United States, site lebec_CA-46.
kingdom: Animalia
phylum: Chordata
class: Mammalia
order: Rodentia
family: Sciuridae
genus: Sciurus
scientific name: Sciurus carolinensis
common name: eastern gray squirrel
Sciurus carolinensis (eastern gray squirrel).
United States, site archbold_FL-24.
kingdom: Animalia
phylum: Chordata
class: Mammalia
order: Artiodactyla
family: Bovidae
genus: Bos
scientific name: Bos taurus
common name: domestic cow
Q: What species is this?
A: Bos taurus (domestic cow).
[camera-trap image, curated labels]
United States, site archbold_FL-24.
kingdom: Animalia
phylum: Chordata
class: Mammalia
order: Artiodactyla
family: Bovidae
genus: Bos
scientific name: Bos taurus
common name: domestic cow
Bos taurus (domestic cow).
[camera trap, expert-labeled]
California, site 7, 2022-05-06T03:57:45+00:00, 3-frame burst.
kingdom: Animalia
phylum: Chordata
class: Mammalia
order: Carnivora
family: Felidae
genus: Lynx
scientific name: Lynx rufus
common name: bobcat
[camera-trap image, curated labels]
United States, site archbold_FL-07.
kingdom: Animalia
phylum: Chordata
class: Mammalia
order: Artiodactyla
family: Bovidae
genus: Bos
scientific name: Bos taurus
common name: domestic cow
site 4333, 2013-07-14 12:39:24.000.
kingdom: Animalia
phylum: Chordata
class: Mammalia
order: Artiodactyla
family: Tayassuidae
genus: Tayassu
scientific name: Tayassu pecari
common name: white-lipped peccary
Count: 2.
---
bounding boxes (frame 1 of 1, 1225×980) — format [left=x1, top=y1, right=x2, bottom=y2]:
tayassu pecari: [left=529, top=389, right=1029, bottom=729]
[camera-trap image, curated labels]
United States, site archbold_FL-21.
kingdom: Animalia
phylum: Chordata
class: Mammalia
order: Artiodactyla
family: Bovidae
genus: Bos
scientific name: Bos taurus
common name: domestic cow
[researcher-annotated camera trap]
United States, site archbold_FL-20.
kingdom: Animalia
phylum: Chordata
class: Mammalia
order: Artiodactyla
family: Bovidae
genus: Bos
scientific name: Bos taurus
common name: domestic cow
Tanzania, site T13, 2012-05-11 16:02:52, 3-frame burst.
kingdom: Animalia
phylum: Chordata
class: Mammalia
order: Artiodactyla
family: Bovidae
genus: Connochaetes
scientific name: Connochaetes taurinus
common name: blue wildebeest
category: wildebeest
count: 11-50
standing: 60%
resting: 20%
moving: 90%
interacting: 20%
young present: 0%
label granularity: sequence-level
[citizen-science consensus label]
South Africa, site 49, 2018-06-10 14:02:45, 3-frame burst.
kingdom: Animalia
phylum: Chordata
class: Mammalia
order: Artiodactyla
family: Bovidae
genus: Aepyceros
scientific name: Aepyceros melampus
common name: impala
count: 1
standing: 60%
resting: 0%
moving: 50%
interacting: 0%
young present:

——

● TRY IT: Filter the data above, keeping only lines that include the string "States".

● REPLY:
United States, site lebec_CA-46.
United States, site archbold_FL-24.
United States, site archbold_FL-24.
United States, site archbold_FL-07.
United States, site archbold_FL-21.
United States, site archbold_FL-20.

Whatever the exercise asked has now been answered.